*Goal of the exercise:* Give the number of lines below that hold "Oregon", and only that.

[Stored data]
——

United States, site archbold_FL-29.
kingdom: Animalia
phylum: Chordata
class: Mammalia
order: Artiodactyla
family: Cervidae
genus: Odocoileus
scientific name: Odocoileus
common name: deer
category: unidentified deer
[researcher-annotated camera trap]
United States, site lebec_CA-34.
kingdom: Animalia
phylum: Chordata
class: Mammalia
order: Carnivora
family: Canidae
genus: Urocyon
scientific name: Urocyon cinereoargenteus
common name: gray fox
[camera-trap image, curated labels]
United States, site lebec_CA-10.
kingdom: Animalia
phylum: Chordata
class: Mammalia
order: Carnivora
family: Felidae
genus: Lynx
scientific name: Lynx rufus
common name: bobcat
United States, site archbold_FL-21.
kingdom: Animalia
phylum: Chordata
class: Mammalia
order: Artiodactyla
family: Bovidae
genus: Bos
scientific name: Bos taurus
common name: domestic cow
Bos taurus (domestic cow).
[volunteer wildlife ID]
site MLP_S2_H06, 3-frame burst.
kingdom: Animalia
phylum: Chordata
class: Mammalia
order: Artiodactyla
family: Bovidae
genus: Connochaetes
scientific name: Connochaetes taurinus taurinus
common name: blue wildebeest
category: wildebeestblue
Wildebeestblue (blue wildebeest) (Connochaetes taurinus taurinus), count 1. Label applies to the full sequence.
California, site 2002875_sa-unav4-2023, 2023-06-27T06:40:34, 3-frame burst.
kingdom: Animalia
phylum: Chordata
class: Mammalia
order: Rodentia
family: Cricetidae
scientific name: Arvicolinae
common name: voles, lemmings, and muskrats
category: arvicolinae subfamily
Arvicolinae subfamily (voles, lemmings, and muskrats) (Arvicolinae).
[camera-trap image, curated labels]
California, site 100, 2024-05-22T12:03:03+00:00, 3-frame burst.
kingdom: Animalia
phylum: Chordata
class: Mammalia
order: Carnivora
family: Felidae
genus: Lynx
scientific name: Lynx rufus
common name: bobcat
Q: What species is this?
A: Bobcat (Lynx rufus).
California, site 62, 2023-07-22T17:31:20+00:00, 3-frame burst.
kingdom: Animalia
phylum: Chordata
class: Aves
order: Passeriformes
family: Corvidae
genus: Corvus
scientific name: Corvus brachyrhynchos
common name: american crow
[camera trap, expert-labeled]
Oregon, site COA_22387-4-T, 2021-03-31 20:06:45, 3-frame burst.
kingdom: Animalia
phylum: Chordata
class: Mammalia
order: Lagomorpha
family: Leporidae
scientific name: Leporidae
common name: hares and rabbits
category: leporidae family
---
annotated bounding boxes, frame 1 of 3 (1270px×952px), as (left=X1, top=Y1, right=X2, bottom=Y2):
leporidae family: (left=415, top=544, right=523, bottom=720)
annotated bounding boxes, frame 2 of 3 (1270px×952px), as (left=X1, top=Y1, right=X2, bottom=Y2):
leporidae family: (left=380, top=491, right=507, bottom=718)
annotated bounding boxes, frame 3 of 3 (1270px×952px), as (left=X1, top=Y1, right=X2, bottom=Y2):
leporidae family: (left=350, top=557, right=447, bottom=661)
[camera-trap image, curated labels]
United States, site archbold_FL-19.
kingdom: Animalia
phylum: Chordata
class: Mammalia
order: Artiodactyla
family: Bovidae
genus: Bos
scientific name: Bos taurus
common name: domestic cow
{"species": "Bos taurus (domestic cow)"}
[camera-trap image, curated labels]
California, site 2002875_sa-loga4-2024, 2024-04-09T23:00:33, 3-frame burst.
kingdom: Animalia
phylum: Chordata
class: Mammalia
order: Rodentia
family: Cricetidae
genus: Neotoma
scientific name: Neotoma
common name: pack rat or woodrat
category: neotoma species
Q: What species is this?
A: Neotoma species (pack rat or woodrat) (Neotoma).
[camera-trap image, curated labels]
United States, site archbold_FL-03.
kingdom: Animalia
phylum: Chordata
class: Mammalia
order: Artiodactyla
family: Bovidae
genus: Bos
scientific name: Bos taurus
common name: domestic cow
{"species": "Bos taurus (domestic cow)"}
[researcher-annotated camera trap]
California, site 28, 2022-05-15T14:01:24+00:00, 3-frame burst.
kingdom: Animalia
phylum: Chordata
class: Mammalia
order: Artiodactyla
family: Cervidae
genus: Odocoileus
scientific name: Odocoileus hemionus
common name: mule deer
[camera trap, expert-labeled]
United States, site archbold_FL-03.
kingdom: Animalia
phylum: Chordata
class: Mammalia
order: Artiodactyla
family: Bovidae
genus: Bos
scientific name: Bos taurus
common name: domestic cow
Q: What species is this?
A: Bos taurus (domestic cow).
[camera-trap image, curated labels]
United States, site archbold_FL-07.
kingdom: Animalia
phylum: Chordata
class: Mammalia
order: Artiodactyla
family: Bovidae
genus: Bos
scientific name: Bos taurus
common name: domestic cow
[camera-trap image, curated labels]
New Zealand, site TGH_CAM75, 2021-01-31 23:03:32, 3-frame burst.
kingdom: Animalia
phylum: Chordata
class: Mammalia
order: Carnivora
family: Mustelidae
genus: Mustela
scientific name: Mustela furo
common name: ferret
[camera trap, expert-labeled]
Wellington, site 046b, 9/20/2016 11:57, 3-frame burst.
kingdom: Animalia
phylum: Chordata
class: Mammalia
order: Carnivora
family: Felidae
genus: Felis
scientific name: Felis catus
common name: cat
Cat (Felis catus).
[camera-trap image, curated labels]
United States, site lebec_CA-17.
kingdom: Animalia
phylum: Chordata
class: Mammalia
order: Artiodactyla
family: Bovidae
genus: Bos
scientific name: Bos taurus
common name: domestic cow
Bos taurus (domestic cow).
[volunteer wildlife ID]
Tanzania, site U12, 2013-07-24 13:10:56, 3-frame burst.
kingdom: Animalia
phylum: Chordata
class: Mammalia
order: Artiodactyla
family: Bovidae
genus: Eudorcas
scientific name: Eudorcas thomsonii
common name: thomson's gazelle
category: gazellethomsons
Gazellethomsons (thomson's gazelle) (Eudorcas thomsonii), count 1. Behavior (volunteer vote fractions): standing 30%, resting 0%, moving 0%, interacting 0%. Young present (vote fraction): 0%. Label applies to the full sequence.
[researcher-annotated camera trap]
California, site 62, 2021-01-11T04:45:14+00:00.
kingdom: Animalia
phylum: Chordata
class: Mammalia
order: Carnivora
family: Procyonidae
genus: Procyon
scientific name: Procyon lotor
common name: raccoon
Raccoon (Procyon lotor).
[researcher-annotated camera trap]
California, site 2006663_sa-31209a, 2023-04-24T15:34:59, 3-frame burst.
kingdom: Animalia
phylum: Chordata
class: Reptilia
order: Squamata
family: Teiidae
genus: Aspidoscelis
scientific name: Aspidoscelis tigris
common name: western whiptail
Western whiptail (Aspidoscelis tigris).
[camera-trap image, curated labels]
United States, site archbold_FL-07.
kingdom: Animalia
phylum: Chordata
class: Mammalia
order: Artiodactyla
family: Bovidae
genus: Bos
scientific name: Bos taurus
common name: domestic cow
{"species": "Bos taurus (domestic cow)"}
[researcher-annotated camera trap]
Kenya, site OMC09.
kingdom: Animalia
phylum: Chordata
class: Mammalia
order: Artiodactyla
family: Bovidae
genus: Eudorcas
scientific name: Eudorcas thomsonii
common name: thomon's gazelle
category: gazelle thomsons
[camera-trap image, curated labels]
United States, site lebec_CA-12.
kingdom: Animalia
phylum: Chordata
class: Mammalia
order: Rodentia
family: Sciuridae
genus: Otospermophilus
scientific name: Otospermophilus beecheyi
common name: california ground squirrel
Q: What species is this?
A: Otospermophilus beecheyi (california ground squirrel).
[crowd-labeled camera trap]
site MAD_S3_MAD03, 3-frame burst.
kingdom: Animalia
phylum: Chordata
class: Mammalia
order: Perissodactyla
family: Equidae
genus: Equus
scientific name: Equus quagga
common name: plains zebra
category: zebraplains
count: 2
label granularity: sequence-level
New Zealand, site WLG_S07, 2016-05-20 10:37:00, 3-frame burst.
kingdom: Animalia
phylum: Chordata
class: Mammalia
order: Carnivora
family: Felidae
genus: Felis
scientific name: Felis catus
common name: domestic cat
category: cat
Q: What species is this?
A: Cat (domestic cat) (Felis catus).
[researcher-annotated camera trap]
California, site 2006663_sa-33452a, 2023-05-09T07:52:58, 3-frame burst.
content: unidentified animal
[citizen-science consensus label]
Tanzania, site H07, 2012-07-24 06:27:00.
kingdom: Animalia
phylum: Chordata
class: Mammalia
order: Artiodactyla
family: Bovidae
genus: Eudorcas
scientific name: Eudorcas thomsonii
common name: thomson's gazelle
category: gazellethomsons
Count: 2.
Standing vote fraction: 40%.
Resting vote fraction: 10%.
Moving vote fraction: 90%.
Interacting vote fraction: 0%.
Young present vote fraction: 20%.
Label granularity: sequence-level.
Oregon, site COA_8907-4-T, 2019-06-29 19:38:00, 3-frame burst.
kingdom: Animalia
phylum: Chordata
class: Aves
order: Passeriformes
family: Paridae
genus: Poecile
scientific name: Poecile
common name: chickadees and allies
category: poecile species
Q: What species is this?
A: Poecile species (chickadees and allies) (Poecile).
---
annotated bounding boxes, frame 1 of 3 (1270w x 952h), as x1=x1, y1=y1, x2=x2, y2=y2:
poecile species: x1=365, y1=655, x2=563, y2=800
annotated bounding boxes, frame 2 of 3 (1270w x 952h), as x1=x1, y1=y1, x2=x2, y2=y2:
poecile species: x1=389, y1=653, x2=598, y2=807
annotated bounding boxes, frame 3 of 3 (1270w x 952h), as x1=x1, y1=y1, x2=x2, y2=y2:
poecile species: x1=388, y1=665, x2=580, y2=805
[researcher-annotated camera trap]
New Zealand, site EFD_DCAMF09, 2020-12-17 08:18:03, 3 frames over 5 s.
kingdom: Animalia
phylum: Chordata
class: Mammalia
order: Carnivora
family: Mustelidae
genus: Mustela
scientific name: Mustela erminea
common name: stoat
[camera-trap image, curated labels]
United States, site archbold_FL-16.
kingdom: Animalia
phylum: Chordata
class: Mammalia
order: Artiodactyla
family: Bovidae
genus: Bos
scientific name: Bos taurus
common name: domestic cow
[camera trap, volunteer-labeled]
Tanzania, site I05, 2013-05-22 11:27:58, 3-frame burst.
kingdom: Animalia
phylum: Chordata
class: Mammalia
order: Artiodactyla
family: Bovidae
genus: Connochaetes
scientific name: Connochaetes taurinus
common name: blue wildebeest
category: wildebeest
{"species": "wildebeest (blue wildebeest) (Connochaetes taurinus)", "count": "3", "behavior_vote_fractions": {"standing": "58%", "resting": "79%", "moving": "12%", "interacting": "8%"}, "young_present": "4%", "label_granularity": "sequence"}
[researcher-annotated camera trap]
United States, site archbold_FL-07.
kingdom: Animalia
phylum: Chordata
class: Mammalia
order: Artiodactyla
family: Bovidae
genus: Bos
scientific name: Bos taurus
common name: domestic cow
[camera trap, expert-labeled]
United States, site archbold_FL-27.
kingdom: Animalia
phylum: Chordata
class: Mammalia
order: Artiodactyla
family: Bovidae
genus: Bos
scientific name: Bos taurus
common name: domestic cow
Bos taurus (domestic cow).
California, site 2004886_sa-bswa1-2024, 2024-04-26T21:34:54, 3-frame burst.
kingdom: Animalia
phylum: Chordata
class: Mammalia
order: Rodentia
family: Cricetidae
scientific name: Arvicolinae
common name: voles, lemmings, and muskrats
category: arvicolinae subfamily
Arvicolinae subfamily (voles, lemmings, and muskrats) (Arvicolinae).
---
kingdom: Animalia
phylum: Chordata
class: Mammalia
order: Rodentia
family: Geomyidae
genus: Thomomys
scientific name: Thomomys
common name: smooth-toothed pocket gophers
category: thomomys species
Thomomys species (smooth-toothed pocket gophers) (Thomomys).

——

*Output:* 2